Entries shown section start

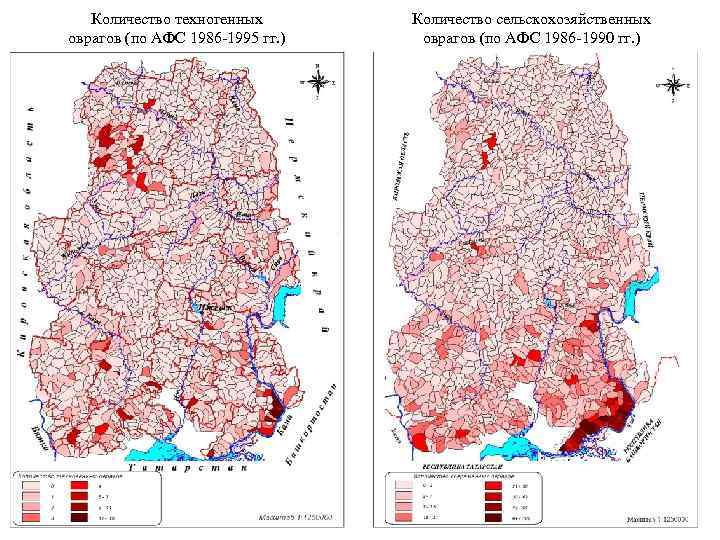 Количество техногенных оврагов (по АФС 1986 -1995 гг. ) Количество сельскохозяйственных оврагов (по АФС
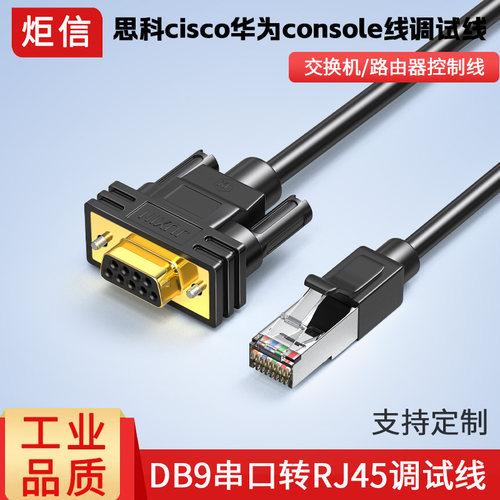 console线db9rj45rs232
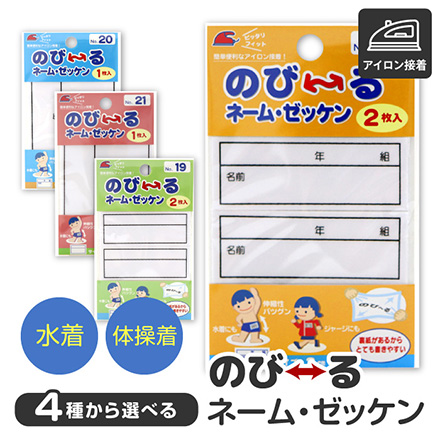 ゼッケン アイロン接着 のびーる ネームゼッケン No18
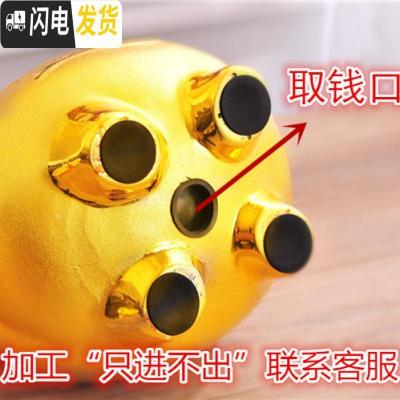三维工匠陶瓷金猪储蓄罐储钱罐存钱罐只进不出超大号成人儿童猪年创意31厘米送送两只18厘米-可取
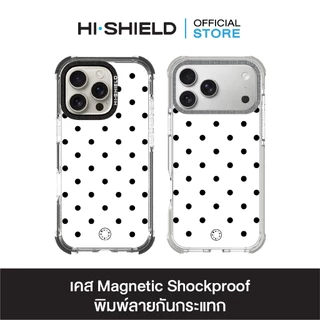 HI-SHIELD Magnetic Shockproof Case รุ่น Polkadot S206 [iPhone17/iPhone16/iPhone15/iPhone14] - เคสแม่เหล็ก
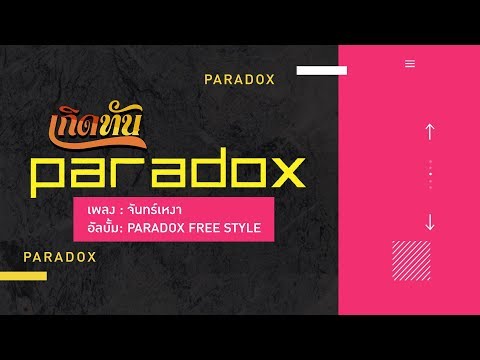【เกิดทัน】จันทร์เหงา - PARADOX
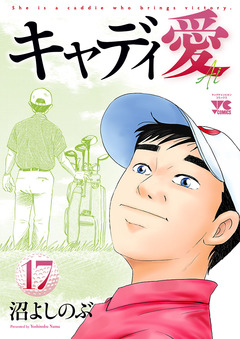 キャディ愛 17巻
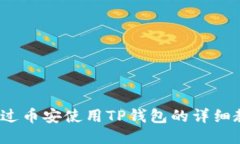  通过币安使用TP钱包的详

Entries shown section end

• _To do_: Please write out the text lines from the material above as a numbered list, leaving out the pictures and any blank lines.

• _Reply_:
1.  Количество техногенных оврагов (по АФС 1986 -1995 гг. ) Количество сельскохозяйственных оврагов (по АФС
2.  console线db9rj45rs232
3.  ゼッケン アイロン接着 のびーる ネームゼッケン No18
4. 三维工匠陶瓷金猪储蓄罐储钱罐存钱罐只进不出超大号成人儿童猪年创意31厘米送送两只18厘米-可取
5.  HI-SHIELD Magnetic Shockproof Case รุ่น Polkadot S206 [iPhone17/iPhone16/iPhone15/iPhone14] - เคสแม่เหล็ก
6. 【เกิดทัน】จันทร์เหงา - PARADOX
7.  キャディ愛 17巻
8.   通过币安使用TP钱包的详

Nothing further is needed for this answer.